From day one game to insider breakdowns, the two industry OGs joined Ferrari Simmons and BT to put artists, managers, and labels on notice—your rollout is probably broken, and your team might not be qualified.
King Pin hit the ground running with a stat that left jaws dropped:
“87% of all music on Spotify isn’t monetized because it doesn’t have 1,000 streams… but that music still generates $47 million in revenue.”
According to him, the biggest problem with artists today is the obsession with fame instead of the business behind the music.
“They want the stardom, but they don’t understand publishing, catalogs, or even how to merge their profiles.”

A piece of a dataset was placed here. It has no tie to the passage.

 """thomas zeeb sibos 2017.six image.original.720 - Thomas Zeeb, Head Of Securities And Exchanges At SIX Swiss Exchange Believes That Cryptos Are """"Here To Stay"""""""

Royce backed that up by breaking down just how much structure a real rollout requires.
“A label runs like a business—with departments, staff, systems. Artists trying to release music without a real team are setting themselves up to fail.”
And they didn’t just speak generally—they called out specific cases.
“We did an audit on Jello and A$AP Rocky’s Rolling Loud rollouts on our Uncut Game Podcast, and y’all would’ve been underwhelmed. Links were broken. Merch was outdated. No call-to-action. It was chaos.”
King Pin summed it up best:
“You’re bleeding pennies, and you don’t even know it. The team around you doesn’t understand the business.”
Beyond calling out the issues, they also brought solutions. Royce shared how he’s launching a 16-week Artist Academy course, and both emphasized the need for real education.
“Every artist should take that advance money and go see a lawyer and an accountant,” said King Pin.
“Budget that check like it’s your only check for three years,” added Royce.
And don’t think they let industry folks off the hook either. Royce took aim at lazy label staff who don’t go the extra mile:
“They’re salaried. If the artist fumbles, it doesn’t hurt them. That’s why you need your own team, your own accountability.”
As for who’s running the culture now? According to them, streamers are outpacing rappers in both money and impact—because they engage.
“Streamers talk to their fans. Artists are detached. That’s why fans are checking out,” Royce said.
The show closed with a powerful reminder from both:
“You are your own industry. If you don’t treat it that way, somebody else will treat it like theirs.”